Deux procès qui feraient du bruit
aujourd'hui ? Le premier contre Péguy, accusé d'être un exécrable poète.
L'autre, en défense de Heidegger, sous prétexte qu'il a prononcé plusieurs fois
le mot « dada » en voulant dire « oui » en russe. Ce grand criminel de pensée
ne peut donc pas être présumé coupable. Contre toute morale, et au grand
scandale de tous, Péguy serait donc condamné et Heidegger acquitté. De quoi
justifier ce jugement de Courteline à l'époque : « Les dadaïstes sont des
marchands de démence et des entrepreneurs de folie. »

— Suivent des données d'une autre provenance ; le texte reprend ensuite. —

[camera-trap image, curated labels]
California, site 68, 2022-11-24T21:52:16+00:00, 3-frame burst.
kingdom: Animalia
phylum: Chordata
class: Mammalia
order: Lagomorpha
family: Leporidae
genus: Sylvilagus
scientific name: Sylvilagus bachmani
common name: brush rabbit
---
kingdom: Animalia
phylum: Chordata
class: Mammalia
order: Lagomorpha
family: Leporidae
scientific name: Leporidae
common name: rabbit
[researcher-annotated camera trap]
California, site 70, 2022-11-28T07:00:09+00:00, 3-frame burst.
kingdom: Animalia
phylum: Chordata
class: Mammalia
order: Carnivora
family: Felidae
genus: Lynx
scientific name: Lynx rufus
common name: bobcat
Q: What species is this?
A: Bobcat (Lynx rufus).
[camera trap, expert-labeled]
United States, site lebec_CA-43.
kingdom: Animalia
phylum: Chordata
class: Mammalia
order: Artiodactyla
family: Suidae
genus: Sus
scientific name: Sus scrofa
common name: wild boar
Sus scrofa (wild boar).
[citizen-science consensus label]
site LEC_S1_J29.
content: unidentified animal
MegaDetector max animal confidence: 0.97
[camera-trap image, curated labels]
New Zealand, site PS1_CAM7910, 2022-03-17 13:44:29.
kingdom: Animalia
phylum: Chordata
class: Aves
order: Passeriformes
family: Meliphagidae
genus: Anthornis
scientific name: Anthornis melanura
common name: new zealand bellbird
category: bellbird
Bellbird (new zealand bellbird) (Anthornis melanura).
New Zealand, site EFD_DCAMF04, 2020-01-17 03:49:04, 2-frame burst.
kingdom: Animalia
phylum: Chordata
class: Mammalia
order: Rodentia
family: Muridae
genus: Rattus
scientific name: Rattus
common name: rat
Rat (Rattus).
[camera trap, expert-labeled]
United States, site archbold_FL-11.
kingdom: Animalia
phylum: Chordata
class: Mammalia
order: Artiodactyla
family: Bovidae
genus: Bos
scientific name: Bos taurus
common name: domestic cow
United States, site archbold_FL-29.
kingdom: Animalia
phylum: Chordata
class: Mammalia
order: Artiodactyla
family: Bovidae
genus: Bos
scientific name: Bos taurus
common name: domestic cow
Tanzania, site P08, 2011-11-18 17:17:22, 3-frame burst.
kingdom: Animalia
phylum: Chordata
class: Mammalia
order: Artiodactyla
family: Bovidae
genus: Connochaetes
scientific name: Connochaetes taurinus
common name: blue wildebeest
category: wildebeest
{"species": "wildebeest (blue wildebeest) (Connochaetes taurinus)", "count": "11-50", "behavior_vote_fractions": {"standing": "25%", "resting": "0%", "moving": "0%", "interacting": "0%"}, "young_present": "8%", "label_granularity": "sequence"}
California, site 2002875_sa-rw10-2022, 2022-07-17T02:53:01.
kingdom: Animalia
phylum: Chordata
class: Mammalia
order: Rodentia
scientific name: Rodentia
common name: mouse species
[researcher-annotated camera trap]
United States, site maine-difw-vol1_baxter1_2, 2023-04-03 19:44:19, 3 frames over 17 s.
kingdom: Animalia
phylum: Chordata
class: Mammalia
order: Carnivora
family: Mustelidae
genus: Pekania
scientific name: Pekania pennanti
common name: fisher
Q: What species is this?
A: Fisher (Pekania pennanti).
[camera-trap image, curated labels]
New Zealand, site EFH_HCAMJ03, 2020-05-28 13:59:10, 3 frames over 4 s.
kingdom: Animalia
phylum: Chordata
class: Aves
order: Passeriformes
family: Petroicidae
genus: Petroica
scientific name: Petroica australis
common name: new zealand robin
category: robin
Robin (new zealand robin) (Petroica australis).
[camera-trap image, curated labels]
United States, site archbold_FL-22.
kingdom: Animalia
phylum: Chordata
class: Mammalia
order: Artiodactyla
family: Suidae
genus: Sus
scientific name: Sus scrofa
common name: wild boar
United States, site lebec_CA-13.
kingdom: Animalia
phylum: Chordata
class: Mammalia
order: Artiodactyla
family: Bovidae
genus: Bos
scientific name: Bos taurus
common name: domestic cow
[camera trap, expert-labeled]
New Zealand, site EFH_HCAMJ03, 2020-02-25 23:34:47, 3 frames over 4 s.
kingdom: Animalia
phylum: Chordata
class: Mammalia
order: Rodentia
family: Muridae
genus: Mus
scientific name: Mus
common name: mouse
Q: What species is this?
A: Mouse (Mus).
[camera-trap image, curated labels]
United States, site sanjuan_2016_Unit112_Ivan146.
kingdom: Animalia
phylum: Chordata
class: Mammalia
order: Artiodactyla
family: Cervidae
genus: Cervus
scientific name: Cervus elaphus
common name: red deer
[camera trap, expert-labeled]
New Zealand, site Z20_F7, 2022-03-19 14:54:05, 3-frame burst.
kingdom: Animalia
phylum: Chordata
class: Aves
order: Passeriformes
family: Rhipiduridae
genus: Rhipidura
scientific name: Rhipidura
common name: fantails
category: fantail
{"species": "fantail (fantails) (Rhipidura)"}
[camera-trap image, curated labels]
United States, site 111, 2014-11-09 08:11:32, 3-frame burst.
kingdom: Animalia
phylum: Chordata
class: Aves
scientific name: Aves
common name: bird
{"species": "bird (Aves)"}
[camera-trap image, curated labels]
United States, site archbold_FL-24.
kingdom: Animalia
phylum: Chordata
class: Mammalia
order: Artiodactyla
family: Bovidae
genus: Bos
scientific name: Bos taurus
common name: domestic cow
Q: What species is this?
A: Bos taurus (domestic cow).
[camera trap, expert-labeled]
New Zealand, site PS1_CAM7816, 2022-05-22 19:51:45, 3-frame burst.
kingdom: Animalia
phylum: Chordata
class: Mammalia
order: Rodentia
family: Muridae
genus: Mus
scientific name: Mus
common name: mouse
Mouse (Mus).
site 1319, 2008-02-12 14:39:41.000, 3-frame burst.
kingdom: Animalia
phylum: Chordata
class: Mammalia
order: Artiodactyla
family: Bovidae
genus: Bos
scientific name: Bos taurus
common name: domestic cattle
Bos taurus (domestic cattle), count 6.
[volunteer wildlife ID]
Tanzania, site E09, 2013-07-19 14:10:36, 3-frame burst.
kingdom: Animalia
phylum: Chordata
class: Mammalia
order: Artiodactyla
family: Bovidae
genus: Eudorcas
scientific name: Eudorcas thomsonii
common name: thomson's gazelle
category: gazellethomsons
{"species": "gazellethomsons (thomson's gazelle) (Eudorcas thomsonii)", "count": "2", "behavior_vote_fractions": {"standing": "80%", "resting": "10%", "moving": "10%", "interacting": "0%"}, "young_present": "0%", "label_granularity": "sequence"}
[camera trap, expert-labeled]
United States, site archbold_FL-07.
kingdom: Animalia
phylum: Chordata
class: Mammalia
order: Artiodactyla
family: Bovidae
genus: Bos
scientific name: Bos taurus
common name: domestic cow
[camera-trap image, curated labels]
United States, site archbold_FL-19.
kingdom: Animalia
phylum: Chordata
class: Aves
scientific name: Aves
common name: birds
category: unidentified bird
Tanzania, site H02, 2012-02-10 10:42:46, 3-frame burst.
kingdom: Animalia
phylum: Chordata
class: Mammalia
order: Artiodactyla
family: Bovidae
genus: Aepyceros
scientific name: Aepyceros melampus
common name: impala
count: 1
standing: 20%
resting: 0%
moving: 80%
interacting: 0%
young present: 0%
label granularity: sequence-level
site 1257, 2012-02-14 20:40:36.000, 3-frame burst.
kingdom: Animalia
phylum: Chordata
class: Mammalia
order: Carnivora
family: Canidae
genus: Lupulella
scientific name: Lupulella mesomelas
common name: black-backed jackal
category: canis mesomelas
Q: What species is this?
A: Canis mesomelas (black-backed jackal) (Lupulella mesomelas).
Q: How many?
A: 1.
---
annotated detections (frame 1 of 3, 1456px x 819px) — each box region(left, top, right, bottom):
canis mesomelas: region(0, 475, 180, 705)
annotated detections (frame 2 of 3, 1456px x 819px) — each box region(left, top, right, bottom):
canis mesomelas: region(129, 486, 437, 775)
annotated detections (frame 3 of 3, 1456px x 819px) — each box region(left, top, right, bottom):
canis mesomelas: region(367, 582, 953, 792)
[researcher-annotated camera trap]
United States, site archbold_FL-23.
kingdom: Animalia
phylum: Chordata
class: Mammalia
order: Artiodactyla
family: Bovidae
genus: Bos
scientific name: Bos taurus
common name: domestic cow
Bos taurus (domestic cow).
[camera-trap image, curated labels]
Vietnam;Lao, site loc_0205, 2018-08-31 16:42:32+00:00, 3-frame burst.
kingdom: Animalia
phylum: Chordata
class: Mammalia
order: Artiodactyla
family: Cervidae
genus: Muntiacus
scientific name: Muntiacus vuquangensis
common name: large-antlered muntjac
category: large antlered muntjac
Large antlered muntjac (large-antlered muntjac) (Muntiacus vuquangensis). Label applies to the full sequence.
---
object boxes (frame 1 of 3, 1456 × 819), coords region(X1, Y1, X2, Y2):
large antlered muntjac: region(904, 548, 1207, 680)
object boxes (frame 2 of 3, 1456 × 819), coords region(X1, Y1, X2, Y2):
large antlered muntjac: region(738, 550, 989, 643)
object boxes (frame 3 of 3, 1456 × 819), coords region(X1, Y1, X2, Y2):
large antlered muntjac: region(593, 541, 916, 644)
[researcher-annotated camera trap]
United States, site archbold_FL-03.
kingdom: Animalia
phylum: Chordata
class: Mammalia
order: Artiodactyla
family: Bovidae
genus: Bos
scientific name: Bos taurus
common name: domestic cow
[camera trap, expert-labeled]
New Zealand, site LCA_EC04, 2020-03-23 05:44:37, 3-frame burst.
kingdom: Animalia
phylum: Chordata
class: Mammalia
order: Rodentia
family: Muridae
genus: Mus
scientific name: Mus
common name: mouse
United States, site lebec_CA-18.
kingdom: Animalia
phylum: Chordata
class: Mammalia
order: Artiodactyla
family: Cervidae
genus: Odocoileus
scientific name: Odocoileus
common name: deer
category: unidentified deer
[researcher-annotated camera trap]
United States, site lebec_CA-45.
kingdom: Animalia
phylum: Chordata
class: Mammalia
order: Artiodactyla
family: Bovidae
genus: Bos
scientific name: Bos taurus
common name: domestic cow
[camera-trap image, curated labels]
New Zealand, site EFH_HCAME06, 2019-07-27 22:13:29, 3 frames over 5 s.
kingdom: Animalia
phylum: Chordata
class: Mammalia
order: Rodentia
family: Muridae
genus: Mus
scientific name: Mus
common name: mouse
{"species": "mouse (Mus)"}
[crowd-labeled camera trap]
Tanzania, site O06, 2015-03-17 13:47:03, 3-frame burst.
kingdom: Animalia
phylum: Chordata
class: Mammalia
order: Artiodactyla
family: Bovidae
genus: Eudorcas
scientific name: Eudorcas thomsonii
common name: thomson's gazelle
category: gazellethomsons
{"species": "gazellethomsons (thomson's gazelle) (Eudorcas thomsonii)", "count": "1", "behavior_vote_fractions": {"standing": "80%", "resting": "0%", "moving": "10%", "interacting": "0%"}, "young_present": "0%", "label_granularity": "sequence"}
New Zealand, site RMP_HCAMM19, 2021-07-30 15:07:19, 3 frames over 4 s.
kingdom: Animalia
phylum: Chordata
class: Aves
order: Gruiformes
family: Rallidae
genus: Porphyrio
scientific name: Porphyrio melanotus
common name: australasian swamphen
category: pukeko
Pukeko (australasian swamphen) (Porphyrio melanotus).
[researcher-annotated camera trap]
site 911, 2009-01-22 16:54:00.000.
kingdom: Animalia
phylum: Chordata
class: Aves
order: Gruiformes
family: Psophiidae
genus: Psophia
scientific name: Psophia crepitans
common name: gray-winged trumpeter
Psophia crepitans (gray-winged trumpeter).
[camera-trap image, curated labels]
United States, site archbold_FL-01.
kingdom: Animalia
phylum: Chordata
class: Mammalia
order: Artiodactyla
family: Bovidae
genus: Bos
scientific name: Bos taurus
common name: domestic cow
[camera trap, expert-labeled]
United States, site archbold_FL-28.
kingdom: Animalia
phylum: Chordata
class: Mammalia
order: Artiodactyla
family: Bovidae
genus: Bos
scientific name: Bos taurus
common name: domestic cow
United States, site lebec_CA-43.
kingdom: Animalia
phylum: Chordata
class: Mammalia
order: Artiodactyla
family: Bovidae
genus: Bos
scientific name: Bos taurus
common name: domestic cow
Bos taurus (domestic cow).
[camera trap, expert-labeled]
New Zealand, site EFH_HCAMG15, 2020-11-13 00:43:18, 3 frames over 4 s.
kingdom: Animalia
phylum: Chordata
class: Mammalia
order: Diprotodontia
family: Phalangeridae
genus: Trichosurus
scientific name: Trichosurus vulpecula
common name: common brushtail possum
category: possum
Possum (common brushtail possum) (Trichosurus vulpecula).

Dada ne croit qu'à l'instant, et c'est
pourquoi il est éternel. Écoutez ce Hugo Ball, imperturbable : « Gadgi beri bimba glandridi laula lonni cadori... » Quel spectacle fait mieux à Paris ? Comment
mieux faire fuir un public servile ? L'opération ne sera pas tentée, c'est
dommage. Encore Tzara, en 1919 : « Je n'écris pas par métier, et je n'ai pas
d'ambitions littéraires. Je serais devenu un aventurier de grande allure, aux
gestes fins, si j'avais eu la force physique et la résistance nerveuse de
réaliser ce seul exploit : ne pas m'ennuyer. » Ou Picabia : « Le bonheur, pour
moi, c'est de ne commander à personne et de n'être pas commandé. »
PHILIPPE
SOLLERS
À lire : Dada & les dadaïsmes, par Marc Dachy, Folio Essais n° 540. Un livre essentiel.